Convert the records from the line containing "What distance do the" through the end of the records into a two-column CSV with the header text,answer and one row per record. Put each value in a single double-quoted field, replacing line breaks with spaces.
____ Extracted material
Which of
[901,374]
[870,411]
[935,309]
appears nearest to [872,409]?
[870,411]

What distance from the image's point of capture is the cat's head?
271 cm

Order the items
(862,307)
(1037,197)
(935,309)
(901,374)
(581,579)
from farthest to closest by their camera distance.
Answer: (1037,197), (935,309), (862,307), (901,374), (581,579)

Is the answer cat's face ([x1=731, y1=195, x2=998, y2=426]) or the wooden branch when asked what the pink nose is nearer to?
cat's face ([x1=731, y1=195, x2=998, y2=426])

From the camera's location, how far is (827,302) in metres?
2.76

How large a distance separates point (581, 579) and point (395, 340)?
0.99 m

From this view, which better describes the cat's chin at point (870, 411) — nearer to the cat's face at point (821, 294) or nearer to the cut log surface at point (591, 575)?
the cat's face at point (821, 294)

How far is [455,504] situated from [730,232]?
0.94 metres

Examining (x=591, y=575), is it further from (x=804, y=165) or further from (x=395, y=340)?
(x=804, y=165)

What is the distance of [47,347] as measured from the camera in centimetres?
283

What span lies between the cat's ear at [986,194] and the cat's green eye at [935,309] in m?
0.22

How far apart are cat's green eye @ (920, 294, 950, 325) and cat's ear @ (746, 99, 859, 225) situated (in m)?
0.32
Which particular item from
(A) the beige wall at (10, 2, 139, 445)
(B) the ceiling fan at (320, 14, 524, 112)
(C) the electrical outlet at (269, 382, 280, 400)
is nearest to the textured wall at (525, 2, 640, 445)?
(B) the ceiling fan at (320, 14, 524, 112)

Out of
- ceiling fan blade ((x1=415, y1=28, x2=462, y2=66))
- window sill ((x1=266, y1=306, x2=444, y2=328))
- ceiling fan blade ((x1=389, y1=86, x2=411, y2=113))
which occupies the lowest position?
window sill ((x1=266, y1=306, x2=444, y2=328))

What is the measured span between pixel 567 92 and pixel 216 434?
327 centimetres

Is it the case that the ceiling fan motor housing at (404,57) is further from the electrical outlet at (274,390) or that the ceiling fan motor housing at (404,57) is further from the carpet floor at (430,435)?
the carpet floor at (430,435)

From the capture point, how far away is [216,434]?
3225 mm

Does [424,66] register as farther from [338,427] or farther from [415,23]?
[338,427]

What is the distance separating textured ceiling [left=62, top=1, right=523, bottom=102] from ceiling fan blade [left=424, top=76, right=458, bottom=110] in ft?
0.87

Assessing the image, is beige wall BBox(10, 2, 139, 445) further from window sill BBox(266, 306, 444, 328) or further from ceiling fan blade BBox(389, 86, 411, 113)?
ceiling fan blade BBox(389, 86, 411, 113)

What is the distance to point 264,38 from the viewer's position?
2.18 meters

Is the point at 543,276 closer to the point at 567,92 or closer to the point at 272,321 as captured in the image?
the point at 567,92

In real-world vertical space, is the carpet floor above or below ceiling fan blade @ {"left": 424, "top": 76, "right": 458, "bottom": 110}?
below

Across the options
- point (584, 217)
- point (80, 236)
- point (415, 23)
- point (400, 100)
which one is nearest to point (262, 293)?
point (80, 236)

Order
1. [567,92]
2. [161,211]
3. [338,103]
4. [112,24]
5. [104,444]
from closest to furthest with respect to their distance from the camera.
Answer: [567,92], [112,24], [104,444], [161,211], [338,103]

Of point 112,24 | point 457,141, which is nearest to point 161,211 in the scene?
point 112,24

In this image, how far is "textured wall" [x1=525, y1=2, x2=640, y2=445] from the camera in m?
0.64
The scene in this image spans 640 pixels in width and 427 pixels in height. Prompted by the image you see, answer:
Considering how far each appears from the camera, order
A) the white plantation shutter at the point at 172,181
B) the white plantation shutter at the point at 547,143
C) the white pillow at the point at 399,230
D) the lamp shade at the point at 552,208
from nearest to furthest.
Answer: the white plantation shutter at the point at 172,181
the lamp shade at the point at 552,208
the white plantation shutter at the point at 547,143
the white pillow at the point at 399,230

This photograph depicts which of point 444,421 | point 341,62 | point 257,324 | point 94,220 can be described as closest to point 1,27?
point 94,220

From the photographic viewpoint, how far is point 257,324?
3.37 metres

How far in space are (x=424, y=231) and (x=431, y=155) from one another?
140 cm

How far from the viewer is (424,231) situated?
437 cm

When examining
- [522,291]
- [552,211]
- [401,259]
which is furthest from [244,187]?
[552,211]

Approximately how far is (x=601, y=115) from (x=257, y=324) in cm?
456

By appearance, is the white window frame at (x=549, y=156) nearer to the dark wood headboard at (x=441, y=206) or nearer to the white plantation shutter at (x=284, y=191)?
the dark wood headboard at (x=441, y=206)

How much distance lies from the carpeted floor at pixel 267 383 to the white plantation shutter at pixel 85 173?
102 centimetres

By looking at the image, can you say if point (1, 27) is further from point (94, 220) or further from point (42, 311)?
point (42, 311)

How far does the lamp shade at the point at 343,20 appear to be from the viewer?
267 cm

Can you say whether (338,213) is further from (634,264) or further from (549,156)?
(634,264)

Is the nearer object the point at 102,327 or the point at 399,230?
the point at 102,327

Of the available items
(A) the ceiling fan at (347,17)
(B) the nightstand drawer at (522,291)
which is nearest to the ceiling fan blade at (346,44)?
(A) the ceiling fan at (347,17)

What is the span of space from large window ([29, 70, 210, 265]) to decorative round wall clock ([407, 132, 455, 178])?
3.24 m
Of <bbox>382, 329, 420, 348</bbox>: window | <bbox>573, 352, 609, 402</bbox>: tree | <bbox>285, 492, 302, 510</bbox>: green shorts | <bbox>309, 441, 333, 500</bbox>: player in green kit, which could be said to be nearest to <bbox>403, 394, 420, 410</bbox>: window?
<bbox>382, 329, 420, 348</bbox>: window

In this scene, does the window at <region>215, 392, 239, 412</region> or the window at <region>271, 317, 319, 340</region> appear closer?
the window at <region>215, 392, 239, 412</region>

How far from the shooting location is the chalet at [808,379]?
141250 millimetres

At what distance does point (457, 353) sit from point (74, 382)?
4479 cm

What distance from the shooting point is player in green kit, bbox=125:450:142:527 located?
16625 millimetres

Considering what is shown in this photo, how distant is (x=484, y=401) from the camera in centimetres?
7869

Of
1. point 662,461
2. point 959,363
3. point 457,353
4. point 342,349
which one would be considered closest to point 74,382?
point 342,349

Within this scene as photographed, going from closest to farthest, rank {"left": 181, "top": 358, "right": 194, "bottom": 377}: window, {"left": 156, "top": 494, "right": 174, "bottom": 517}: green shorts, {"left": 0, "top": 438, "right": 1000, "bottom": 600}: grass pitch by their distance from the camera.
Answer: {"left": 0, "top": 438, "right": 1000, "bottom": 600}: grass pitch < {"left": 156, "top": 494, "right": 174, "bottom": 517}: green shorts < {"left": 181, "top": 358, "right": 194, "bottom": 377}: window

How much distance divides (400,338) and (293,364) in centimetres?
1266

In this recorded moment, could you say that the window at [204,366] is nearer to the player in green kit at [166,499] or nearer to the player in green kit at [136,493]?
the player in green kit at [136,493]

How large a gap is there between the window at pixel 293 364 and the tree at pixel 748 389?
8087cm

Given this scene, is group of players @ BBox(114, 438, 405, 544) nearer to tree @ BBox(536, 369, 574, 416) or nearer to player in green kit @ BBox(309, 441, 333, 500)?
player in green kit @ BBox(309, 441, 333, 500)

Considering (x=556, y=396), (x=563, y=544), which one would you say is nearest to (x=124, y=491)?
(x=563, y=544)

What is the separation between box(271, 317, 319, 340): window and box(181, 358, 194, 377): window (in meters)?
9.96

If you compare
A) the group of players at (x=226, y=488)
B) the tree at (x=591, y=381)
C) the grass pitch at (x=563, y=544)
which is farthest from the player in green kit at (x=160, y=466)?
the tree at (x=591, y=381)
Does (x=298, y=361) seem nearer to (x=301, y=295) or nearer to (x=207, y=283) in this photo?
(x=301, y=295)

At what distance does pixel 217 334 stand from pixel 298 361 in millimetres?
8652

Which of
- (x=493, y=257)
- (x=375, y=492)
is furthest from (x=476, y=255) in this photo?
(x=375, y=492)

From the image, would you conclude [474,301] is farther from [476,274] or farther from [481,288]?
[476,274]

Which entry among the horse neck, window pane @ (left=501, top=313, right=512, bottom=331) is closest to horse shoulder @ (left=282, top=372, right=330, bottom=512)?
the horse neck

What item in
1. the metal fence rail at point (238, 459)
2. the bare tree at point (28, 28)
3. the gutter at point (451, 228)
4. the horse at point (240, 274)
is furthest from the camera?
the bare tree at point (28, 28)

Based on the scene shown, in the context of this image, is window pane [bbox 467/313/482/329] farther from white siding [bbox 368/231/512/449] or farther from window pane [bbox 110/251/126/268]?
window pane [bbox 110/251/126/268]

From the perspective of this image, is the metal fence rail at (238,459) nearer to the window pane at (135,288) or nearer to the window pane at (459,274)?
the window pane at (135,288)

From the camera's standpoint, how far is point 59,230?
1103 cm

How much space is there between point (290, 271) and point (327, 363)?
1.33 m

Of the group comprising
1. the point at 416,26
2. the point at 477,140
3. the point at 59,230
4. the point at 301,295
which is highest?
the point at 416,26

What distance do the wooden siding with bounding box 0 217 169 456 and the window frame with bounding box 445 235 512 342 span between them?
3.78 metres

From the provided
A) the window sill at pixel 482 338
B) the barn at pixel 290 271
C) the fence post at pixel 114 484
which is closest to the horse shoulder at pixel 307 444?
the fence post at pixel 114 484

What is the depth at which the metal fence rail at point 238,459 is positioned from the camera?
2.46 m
________
- **Task solution**
text,answer
"What distance do the wooden siding with bounding box 0 217 169 456 and the window frame with bounding box 445 235 512 342 span between them?","3.78 metres"
"From the provided A) the window sill at pixel 482 338 B) the barn at pixel 290 271 C) the fence post at pixel 114 484 which is closest to the horse shoulder at pixel 307 444?","the fence post at pixel 114 484"
"What is the depth at which the metal fence rail at point 238,459 is positioned from the camera?","2.46 m"